[Stored items from a collection]
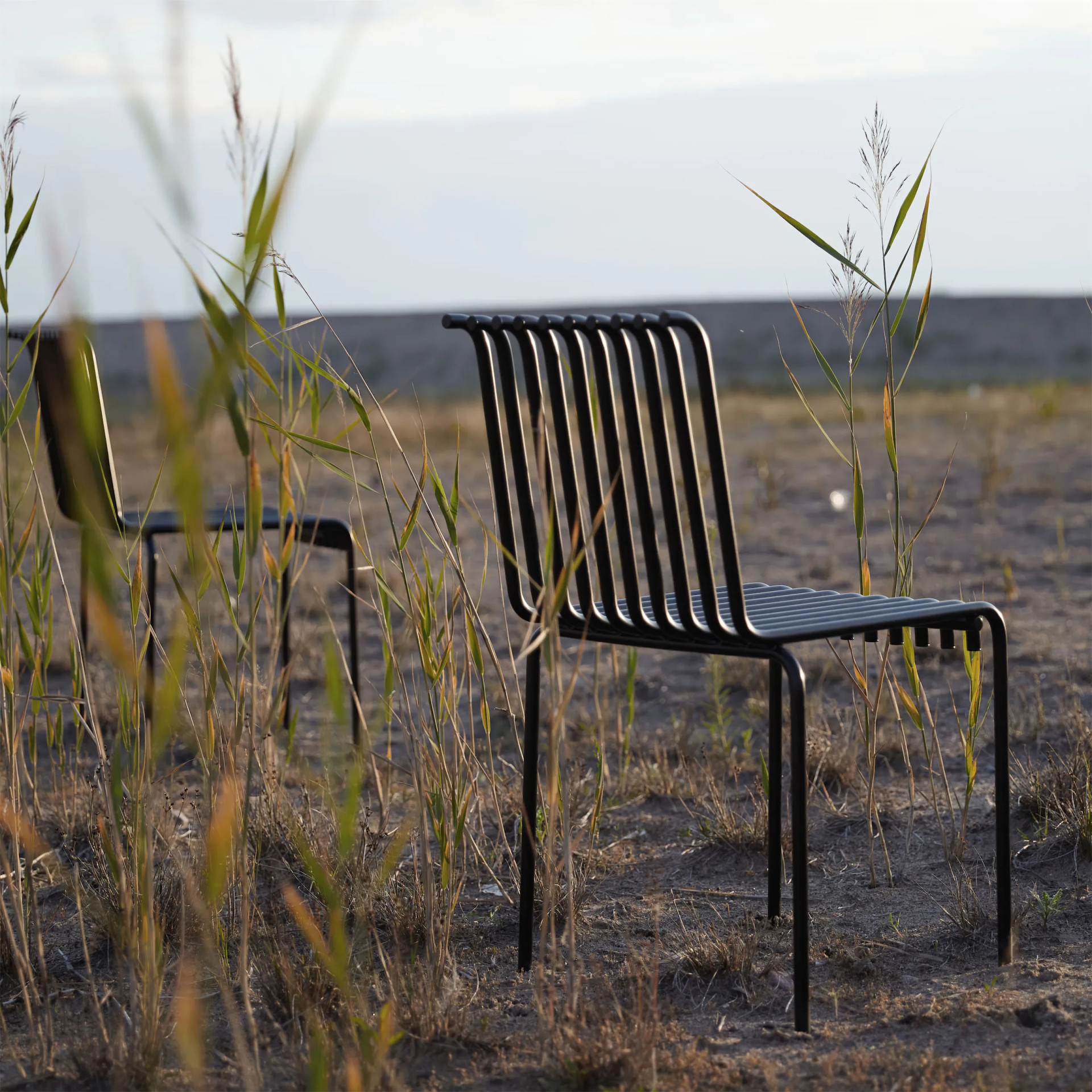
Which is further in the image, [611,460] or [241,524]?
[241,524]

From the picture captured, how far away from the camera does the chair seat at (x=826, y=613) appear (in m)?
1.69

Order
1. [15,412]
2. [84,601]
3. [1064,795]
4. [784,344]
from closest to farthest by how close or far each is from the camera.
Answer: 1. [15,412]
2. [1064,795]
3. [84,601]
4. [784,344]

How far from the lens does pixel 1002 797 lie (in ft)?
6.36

--

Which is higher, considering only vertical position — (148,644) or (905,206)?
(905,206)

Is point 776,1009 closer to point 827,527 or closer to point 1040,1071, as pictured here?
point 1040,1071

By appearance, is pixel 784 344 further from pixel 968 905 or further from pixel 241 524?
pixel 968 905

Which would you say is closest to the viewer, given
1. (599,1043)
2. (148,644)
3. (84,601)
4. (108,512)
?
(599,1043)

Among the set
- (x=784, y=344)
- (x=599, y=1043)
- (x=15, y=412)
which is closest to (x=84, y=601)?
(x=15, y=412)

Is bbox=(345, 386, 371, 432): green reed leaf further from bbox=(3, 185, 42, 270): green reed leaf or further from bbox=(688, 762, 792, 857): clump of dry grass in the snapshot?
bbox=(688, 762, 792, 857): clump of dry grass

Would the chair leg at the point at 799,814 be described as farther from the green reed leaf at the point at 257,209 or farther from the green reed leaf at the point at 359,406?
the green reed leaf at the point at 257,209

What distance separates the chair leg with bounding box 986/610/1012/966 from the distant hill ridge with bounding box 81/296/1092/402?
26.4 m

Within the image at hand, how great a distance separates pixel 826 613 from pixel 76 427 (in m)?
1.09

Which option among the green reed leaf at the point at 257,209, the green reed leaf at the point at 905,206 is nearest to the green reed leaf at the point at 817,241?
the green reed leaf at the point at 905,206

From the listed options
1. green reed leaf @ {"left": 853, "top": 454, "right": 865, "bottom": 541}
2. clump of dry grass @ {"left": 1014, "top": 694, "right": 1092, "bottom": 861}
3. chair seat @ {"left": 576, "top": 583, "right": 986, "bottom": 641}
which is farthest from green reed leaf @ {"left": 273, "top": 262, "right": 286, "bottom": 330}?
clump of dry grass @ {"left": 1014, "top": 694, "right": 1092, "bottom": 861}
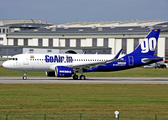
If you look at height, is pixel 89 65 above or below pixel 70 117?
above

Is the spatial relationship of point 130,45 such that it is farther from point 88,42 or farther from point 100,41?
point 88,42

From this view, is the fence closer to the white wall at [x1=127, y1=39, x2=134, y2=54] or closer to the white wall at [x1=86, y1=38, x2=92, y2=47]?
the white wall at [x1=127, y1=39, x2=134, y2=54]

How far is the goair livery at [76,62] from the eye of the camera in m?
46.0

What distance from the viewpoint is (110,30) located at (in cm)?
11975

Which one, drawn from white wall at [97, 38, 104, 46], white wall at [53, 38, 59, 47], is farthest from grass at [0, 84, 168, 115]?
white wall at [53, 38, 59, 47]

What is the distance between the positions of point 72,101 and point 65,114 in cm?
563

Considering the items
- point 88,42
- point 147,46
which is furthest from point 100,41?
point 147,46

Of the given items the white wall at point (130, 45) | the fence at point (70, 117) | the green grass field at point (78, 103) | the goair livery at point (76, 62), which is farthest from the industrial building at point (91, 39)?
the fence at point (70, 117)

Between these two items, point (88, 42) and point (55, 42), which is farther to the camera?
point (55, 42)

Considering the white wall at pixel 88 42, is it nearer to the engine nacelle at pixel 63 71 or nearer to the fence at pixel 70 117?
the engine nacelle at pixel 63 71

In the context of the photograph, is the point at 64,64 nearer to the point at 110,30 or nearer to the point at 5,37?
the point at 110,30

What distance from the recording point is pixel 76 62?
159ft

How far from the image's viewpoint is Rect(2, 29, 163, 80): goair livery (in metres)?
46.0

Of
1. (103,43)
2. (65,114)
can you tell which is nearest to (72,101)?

_What this task involves:_ Arrange the records that begin with the line containing "What distance from the recording" and end with the line containing "can you tell which is nearest to (72,101)?", both ends included, as a JSON list of strings, one string per line, with blank lines omitted.

_Correct output:_
[
  "What distance from the recording point is pixel 76 62?",
  "159ft",
  "How far from the image's viewpoint is Rect(2, 29, 163, 80): goair livery (in metres)?",
  "46.0",
  "Of",
  "1. (103,43)",
  "2. (65,114)",
  "can you tell which is nearest to (72,101)?"
]